Лох по имени Лох продолжал петь дифирамбы Волку:
– Если бы не он, мы бы здесь все померли. Вон как он о нас заботится.
Забота Волка заключалась в том, что он не прогонял лохов слишком далеко.
Связь была хорошая. Письма от Волка уходили, и буквально через несколько минут приходили ответы. Все было сделано так, чтобы было похоже на правду. Письма от имени президента почти не содержали ошибок. Я нашла всего лишь пару, но другие не обратили на них внимания.
Стиль писем был официальным и изысканным. Лео хорошо вошел в роль. Я была очень рада, что на Луне есть такой человек. Смог не просто придумать план, но найти нужных людей и инструменты для этого. И самое главное – начать это делать.
В первый день восстания каторжников мне казалось, что никто и ничто нам не поможет. Надежда была только на Землю. Но сейчас оказалось, что можно кое-что сделать самим.
Переговоры шли долго и нудно. Волк срывался, начинал что-то кричать. Он диктовал мне всякие угрозы, и я послушно печатала это за ним. Но потом подходили Джерльд и Микки, а иногда и рядовые лохи. Все вместе корректировали ответ.
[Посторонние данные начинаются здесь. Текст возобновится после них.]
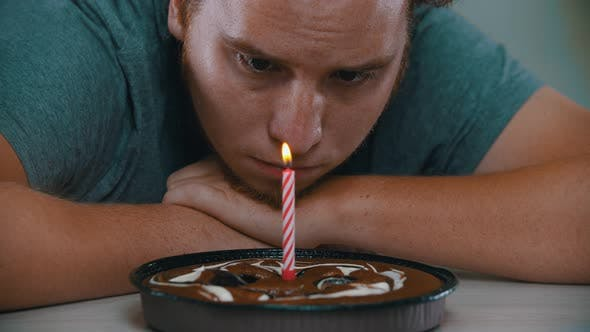 A Man Is Looking at a Candle on the Cake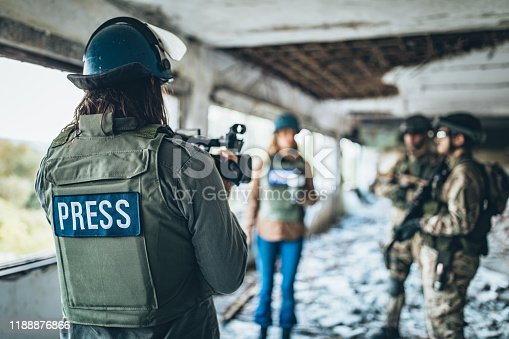 Group of people, war journalist reporting from the war zone, military men giving interview.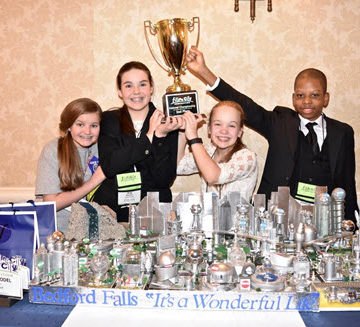 The Harbor View Academy team of, from left, Sarah Grace Seggerson, Joy Mitchell, Lucy Metheny, and Joshua Richardson, celebrates its award.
Президент высылал письма аккуратно и молчал не долго. Он написал, что собрал военный совет. Министры выступали со своими предложениями. Что им не безразлична судьба заложников. И что они согласны на условия Волка, но лишь в том случае, если будут уверены, что их не обманывают.
Волк диктовал, что никакого обмана. Он со своими друзьями сядет на корабль и улетит на Землю. А заложников оставит в корпусе.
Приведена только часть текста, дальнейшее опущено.